Even though I haven’t always been enthusiastic about R-squared, that’s not to say it isn’t useful at all. For instance, if you perform a study and notice that similar studies generally obtain a notably higher or lower R-squared, you should investigate why yours is different because there might be a problem.
In this blog post, I look at five reasons why your R-squared can be too high. This isn’t a comprehensive list, but it covers some of the more common reasons.
You'll have to use your subject area knowledge to determine whether a high R-squared is problematic. Are you modeling something that is inherently predictable? Or, not so much? If you're measuring a physical process, an R-squared of 0.9 might not be surprising. However, if you're predicting human behavior, that's way too high!
Compare your study to similar studies to determine whether your R-squared is in the right ballpark. If your R-squared is too high, consider the following possibilities. To determine whether any apply to your model specifically, you'll have to use your subject area knowledge, information about how you fit the model, and data specific details.
R-squared is like a broken bathroom scale that tends to read too high. No one wants that! Researchers have long recognized that regression’s optimization process takes advantage of chance correlations in the sample data and inflates the R-squared.
Adjusted R-squared does what you’d do with that broken bathroom scale. If you knew the scale was consistently too high, you’d reduce it by an appropriate amount to produce a weight that is correct on average.
Adjusted R-squared does this by comparing the sample size to the number of terms in your regression model. Regression models that have many samples per term produce a better R-squared estimate and require less shrinkage. Conversely, models that have few samples per term require more shrinkage to correct the bias.
For more information, read my posts about Adjusted R-squared and R-squared shrinkage.
An overfit model is one that is too complicated for your data set. You’ve included too many terms in your model compared to the number of observations. When this happens, the regression model becomes tailored to fit the quirks and random noise in your specific sample rather than reflecting the overall population. If you drew another sample, it would have its own quirks, and your original overfit model would not likely fit the new data.

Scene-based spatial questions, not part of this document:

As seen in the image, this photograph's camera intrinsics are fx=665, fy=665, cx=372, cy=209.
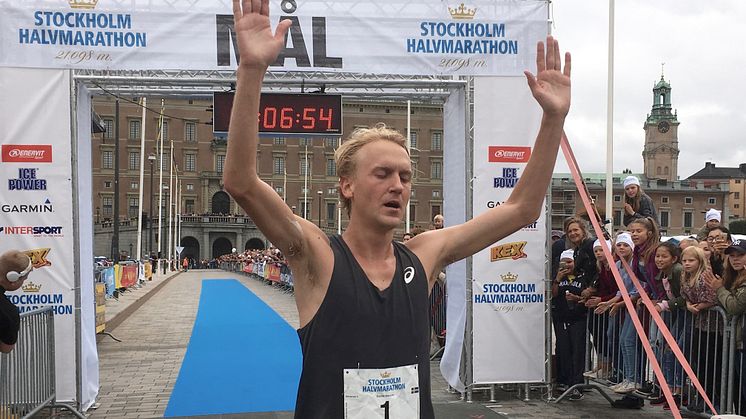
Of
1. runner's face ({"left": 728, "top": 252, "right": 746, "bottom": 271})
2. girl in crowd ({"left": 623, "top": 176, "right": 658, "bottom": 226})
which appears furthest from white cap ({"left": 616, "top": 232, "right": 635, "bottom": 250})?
runner's face ({"left": 728, "top": 252, "right": 746, "bottom": 271})

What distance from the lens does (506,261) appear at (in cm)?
809

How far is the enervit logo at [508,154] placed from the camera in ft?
26.4

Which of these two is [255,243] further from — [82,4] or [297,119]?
[82,4]

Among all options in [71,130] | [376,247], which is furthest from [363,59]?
[376,247]

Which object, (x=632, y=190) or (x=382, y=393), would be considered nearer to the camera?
(x=382, y=393)

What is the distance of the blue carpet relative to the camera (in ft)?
25.4

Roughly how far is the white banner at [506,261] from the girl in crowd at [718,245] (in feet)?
6.15

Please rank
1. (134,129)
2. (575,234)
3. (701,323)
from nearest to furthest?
(701,323), (575,234), (134,129)

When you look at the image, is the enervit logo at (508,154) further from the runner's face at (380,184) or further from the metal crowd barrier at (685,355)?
the runner's face at (380,184)

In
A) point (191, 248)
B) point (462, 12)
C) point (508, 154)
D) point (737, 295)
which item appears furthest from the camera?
point (191, 248)

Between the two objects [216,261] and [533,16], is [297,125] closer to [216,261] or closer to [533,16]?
[533,16]

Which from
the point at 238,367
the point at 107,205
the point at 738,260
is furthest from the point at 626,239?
the point at 107,205

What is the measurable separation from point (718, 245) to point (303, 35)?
5293 mm

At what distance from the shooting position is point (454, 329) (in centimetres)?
862
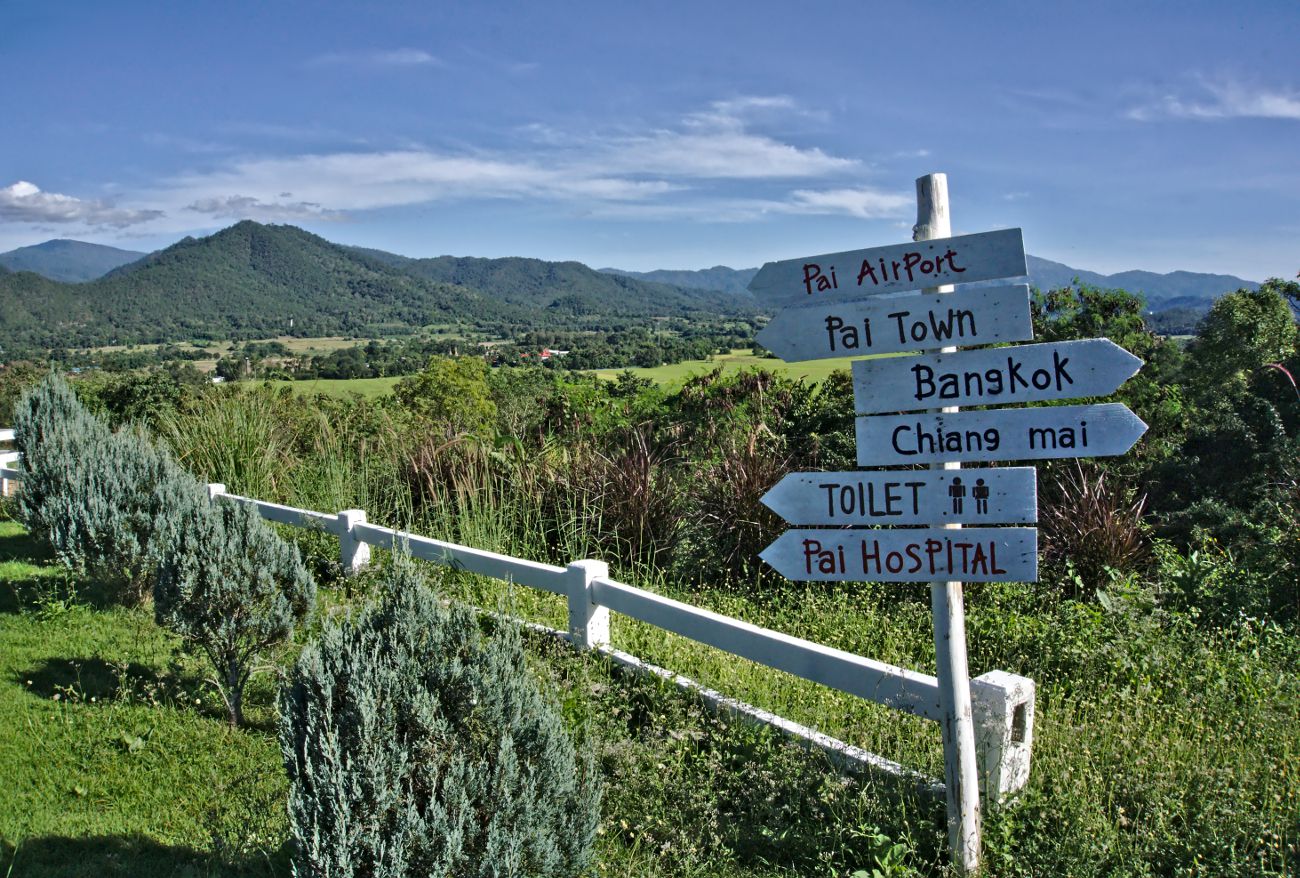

Adjusted R-squared doesn't always catch this, but predicted R-squared often does. Read my post about the dangers of overfitting your model.
If you fit many models, you will find variables that appear to be significant but they are correlated only by chance. While your final model might not be too complex for the number of observations (Reason 2), problems occur when you fit many different models to arrive at the final model. Data mining can produce high R-squared values even with entirely random data!
Before performing regression analysis, you should already have an idea of what the important variables are along with their relationships, coefficient signs, and effect magnitudes based on previous research. Unfortunately, recent trends have moved away from this approach thanks to large, readily available databases and automated procedures that build regression models.
For more information, read my post about using too many phantom degrees of freedom.
If you have time series data and your response variable and a predictor variable both have significant trends over time, this can produce very high R-squared values. You might try a time series analysis, or including time related variables in your regression model, such as lagged and/or differenced variables. Conveniently, these analyses and functions are all available in Minitab statistical software.
It's possible that you're including different forms of the same variable for both the response variable and a predictor variable. For example, if the response variable is temperature in Celsius and you include a predictor variable of temperature in some other scale, you'd get an R-squared of nearly 100%! That's an obvious example, but you can have the same thing happening more subtlety.